The problem
Copy the listing below, swapping every "dog eye" for "dog's eye" and leaving everything else unchanged.
------ Input data
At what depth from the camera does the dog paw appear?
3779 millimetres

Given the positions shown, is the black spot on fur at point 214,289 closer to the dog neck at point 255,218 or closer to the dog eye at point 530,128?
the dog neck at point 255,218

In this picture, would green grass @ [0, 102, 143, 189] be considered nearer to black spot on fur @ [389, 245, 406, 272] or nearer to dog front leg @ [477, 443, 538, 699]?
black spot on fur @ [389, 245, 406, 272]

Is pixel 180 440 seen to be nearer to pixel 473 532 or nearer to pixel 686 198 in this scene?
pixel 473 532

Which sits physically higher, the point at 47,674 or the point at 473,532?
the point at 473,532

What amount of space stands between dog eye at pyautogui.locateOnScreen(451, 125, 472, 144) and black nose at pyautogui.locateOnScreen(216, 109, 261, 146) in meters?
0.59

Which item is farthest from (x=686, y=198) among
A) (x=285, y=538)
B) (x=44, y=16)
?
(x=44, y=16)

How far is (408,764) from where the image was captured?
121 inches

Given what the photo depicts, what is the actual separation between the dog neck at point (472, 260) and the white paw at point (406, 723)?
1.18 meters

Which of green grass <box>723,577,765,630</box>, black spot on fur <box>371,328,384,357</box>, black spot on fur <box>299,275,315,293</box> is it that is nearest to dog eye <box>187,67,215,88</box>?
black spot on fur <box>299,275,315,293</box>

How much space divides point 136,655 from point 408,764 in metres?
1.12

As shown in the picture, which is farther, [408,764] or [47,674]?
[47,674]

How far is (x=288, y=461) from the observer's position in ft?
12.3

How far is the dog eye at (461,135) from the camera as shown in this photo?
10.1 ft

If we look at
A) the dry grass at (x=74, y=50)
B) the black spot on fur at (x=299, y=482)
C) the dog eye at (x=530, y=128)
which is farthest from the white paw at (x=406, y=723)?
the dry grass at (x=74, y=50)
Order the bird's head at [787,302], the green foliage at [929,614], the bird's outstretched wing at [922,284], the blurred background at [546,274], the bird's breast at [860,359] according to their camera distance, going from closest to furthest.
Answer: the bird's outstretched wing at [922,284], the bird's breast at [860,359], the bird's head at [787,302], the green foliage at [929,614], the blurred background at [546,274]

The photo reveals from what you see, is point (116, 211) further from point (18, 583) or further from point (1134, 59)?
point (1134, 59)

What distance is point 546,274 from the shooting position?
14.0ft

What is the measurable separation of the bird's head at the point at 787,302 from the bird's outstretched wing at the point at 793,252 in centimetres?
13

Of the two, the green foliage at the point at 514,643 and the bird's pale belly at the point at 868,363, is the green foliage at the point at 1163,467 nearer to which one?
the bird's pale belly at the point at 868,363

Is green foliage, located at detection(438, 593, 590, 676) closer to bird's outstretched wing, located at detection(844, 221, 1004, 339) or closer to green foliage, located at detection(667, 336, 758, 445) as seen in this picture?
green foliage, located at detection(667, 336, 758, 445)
------------
Correct answer
At what depth from the camera does the dog paw appear?
3779 millimetres

Given the positions shown, is the black spot on fur at point 214,289 closer to the dog neck at point 255,218 or closer to the dog's eye at point 530,128?
the dog neck at point 255,218

In this picture, would green grass @ [0, 102, 143, 189] be considered nearer to black spot on fur @ [389, 245, 406, 272] or nearer to dog front leg @ [477, 443, 538, 699]?
black spot on fur @ [389, 245, 406, 272]

Is pixel 180 440 seen to be nearer to pixel 473 532 or nearer to pixel 686 198 in this scene?
pixel 473 532

Which sits physically higher, the point at 47,674 or the point at 473,532?
the point at 473,532

What amount of space stands between dog's eye at pyautogui.locateOnScreen(451, 125, 472, 144) and black nose at pyautogui.locateOnScreen(216, 109, 261, 146) in meters?
0.59

Which item is farthest from (x=686, y=198) among
A) (x=285, y=538)
B) (x=44, y=16)
?
(x=44, y=16)

How far is (408,764) from where the image was captured?
121 inches

Given what the photo depicts, what is the actual separation between the dog neck at point (472, 260) and the white paw at point (406, 723)?
1.18 meters

Which of green grass <box>723,577,765,630</box>, black spot on fur <box>371,328,384,357</box>, black spot on fur <box>299,275,315,293</box> is it that is nearest to dog's eye <box>187,67,215,88</box>?
black spot on fur <box>299,275,315,293</box>

How much space divides point 136,655 from point 408,764 in metres?
1.12

As shown in the picture, which is farther, [408,764] or [47,674]?
[47,674]

How far is (x=288, y=461) from the observer's position in ft?
12.3

How far is the dog's eye at (461,135) from the camera as shown in this photo?
10.1 ft

If we look at
A) the dry grass at (x=74, y=50)
B) the black spot on fur at (x=299, y=482)
C) the dog's eye at (x=530, y=128)
which is farthest from the white paw at (x=406, y=723)?
the dry grass at (x=74, y=50)
Order the bird's head at [787,302], the green foliage at [929,614], the bird's outstretched wing at [922,284], the blurred background at [546,274], the bird's breast at [860,359] according to their camera distance, going from closest to furthest.
Answer: the bird's outstretched wing at [922,284], the bird's breast at [860,359], the bird's head at [787,302], the green foliage at [929,614], the blurred background at [546,274]

The photo reveals from what you see, is point (116, 211) further from point (18, 583) or further from point (1134, 59)?
point (1134, 59)

What distance is point 546,274 from the shooting position?
14.0ft

What is the measurable separation of the bird's head at the point at 787,302 from the bird's outstretched wing at the point at 793,252 in centimetres?
13

Of the two, the green foliage at the point at 514,643 and the bird's pale belly at the point at 868,363, is the green foliage at the point at 1163,467 nearer to which one?
the bird's pale belly at the point at 868,363

Is green foliage, located at detection(438, 593, 590, 676) closer to bird's outstretched wing, located at detection(844, 221, 1004, 339) or closer to green foliage, located at detection(667, 336, 758, 445) as seen in this picture?
green foliage, located at detection(667, 336, 758, 445)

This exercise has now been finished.